What to work on:
• a. Please copy the fire ant passage below from "In areas where" to "of Solenopsis invicta.", word for word.
• b. Using the fire ant passage below, answer yes or no to each statement and quote the exact words that decide it: (i) RIFA queens may be as deep as six feet underground. (ii) RIFAs in the U.S. could be eradicated. (iii) Fire ant colonies destroyed larger colonies of pavement ants.
• c. Write a continuation of the fire ant passage below, picking up after its last sentence.

Document passage:
┌──
RIFAs were still on the move in the U.S. in the early 21st century, often traveling from one area to another in turf, root balls of nursery plants, and other agricultural products. They could be controlled, but not eradicated. A number of products are available, which can be used on a mound-by-mound basis to destroy ant colonies when they appear. With all such efforts, it is important to reach and kill the queens, which may be as far as six feet (2 m) underground; otherwise, some queens may simply move a short distance away and quickly re-establish the colony. However, during the past few years, even this technique resulted in failure to control colony growth. Scientists then discovered that an adaptation in RIFAs had resulted in many populations having multiple queens in mounds over a large area.

In areas where Solenopsis invicta (red imported fire ants) founded colonies, larger colonies of Tetramorium caespitum (pavement ants) have destroyed them, leading entomologists to conclude that this conflict between the two species would decelerate the northward spread of Solenopsis invicta.
└──
Dataset records:
┌──
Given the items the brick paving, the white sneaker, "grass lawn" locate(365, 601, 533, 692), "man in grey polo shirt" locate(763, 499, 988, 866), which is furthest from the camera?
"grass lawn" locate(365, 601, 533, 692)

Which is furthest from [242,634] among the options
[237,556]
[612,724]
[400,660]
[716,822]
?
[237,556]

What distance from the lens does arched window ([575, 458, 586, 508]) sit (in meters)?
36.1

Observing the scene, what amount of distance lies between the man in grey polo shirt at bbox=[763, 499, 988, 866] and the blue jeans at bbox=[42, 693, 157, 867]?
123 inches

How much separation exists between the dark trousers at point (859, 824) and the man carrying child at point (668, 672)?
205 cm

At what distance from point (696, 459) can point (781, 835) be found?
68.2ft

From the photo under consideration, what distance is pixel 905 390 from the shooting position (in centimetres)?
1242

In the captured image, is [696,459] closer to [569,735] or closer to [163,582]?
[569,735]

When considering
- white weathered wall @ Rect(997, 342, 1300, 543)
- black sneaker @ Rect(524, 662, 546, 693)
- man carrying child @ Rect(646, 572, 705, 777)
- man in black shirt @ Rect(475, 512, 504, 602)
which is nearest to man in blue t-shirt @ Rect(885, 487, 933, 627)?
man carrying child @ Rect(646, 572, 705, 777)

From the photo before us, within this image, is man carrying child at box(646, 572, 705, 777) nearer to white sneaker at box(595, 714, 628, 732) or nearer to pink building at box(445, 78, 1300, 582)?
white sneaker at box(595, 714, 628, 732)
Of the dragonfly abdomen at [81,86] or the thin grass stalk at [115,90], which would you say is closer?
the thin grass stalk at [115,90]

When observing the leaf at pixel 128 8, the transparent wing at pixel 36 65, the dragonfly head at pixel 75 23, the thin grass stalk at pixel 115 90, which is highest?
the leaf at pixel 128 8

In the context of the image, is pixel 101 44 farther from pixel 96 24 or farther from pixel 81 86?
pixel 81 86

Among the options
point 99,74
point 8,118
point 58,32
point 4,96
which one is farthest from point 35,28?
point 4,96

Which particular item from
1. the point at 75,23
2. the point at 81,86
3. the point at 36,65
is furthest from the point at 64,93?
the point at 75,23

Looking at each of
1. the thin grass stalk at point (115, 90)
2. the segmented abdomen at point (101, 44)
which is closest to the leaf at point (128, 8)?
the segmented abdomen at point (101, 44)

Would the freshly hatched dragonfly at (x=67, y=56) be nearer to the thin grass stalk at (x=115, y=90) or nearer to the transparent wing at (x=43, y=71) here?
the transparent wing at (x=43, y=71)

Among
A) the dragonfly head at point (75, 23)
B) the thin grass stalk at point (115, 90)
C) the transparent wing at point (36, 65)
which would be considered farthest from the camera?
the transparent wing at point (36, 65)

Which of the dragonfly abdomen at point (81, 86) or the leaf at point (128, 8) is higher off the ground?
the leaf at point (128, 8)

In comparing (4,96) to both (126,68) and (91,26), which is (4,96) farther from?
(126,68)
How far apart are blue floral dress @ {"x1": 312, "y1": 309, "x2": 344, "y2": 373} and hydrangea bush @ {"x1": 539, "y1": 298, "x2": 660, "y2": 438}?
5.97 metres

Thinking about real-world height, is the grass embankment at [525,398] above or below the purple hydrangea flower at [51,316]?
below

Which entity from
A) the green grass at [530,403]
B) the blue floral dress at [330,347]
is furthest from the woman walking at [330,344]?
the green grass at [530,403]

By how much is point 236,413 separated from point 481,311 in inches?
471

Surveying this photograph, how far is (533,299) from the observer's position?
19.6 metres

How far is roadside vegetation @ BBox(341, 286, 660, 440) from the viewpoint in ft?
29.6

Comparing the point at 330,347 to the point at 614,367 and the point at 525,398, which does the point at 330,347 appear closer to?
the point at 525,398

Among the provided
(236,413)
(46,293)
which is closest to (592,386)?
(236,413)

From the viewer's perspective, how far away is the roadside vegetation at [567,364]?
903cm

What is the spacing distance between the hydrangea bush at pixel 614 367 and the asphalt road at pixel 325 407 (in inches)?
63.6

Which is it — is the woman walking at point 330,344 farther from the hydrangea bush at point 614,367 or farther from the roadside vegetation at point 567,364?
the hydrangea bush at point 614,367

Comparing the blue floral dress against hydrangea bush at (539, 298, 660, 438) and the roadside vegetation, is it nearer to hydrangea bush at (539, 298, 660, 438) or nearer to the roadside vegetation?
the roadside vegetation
└──
Responses:
• a.
In areas where Solenopsis invicta (red imported fire ants) founded colonies, larger colonies of Tetramorium caespitum (pavement ants) have destroyed them, leading entomologists to conclude that this conflict between the two species would decelerate the northward spread of Solenopsis invicta.

• b.
(i) Yes: "which may be as far as six feet (2 m) underground"
(ii) No: "They could be controlled, but not eradicated."
(iii) No: "larger colonies of Tetramorium caespitum (pavement ants) have destroyed them"

• c.
==Economic impact==
The RIFA's introduction to the United States was in the late 1930s. Traveling in soil used as ballast on cargo ships, they came in through the seaport of Mobile, Alabama. They build mounds, usually no larger than 46 cm in diameter and 46 cm in height, although in Alabama some mounds have been reported to be over 60 cm high and larger, especially in fields where cattle graze. They build on soil close to homes and other buildings, and sometimes forage indoors for food and moisture. They are a nuisance, and can threaten sleeping or bedridden individuals and pets. Occasionally, they feed on vegetable plants in home gardens. The worst damage usually occurs during hot, dry weather, when they invade flower beds while seeking warmth and moisture. If disturbed, fire ants bite and sting the intruder.

They are apparently attracted to electrical equipment, and crawl into air conditioning units and the electrical wiring of stop lights, shorting them out. This is the leading cause of traffic light shorts in Texas, where the ants cause more than US$140 million in damage each year. Several ant species, including fire ants, have been shown to contain ferromagnetic nanoparticles that may contribute information about the geomagnetic field for orientation during foraging or migration. However, it has not been found that electric or magnetic fields attract the ants. Rather, when wandering ants cause electrical shorts, they attempt to sting the wire and produce powerful semiochemicals, including defensive and recruitment pheromones. The chemical signals draw additional ants to the short. The only effective protection is to bar ants from the equipment physically or with insecticides.

The FDA estimates more than US$5 billion is spent annually on medical treatment, damage, and control in RIFA-infested areas. Further, the ants cause approximately US$750 million in damage to agricultural assets, including veterinary bills and livestock loss, as well as crop loss. It has been proposed that modern insecticides are not effective in large-scale control of fire ants; therefore, a number of new strategies are proposed. These include the use of entomopathogenic fungi and even specific viruses.